***** GIVEN TEXT *****

No, like OpenPOWER did, it would come too late.
Well it was really more meant as: if you want other people's crown jewels, you better be ready to offer some of your own...
You raise a good point about the $Billions being spent on accelerators that will just become e-waste, as future AI models exceed their capacity and render them obsolete. Most of these aren't even built as PCIe cards you could put in a standard PC.
Microsoft is supposed to spend 50 billion in 2024 alone on AI data center buildout. Google is investing similar numbers for their TPU infra. That's somewhere near the GDP of Estonia for each of them and that money needs to offer a sizeable return within say five years.
All Nvidia Hopper assembly capacity for 2024 is allocated today with Microsoft and some of the other giants getting near all of it. The giants have gone all-in, bought near total exclusivity, bet the future of their company on AI becoming a viable commercial product for the masses, but I completely fail to see the value of AI under the family christmas tree, no matter how much inference acceleration PC and mobile makers are putting into end-user devices.
And that exclusivity is not going to last past 2025 by which time they might be obsolete or the (x00 billion) bubble might have burst.
I've run all kinds of LLMs on my RTX 4090, up to 70b Llama-2 (albeit with somewhat ridiculous quantizations for that one), also Mistral 7B, JAIS 13+30B, even the completely ridiculous Yi model from 01.ai and they are just laughable in how badly they hallucinate today.
How that's supposed to get better once you squeeze them into the edge, I just don't see.
This is much worse than the cryptocalypse, because much smarter people are gambling this time around...
However, some do still use PCIe form factor. If anyone wants a deal on some previous-generate GPU compute hardware, checkout Nvidia V100's on ebay. At 7 TFLOPS of fp64, it's still way more than you can get on consumer GPUs (if you actually need that sort of thing).
I've got a couple of V100 in my corporate lab. Back then when FP16 was a thing, they were pretty nice.

*****

**WHAT IS EXPECTED:** Extend the forum discussion about spending on AI accelerators by writing the next few posts after the last one.

***** DATA SECTION *****

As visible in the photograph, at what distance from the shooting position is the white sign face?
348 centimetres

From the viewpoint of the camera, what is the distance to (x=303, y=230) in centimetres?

*****

**EXERCISE RESPONSE:**
And just as a finger exercise I also ran the Superposition demo in fluid interactive game mode on them across 600km distance using my ultra-thin notbook as a remote screen. Most of my colleagues didn't even realize that it wasn't my Whiskey Lake ultrabook that ran the graphics, one of the weakest iGPUs of recent history...
Yes, remote gaming would be possible in theory, more attractive if you don't pay the electricity bill.
For LLM training they are way too small, for inference they don't support the lower precision data types and sparsity that it takes to compete today. They are very near unusable for current AI and an RTX4070 will push them against the wall on pretty near every workload. No DLSS, either, and gaming has just moved to the point where eye candy needs it.
Consumers would have to find ways of cooling them, because they come only with shrouds. Supermicro sold them in a workstation chassis with external fans, that at least weren't quite the turbines you have in the data center.
All these Hoppers are much worse at any other purpose, all these TPUs are turning into e-waste as we speak. I got a couple of K80s in storage, quite capable cards, too, at FP64, but out of favor even with CUDA these days and zero residual value.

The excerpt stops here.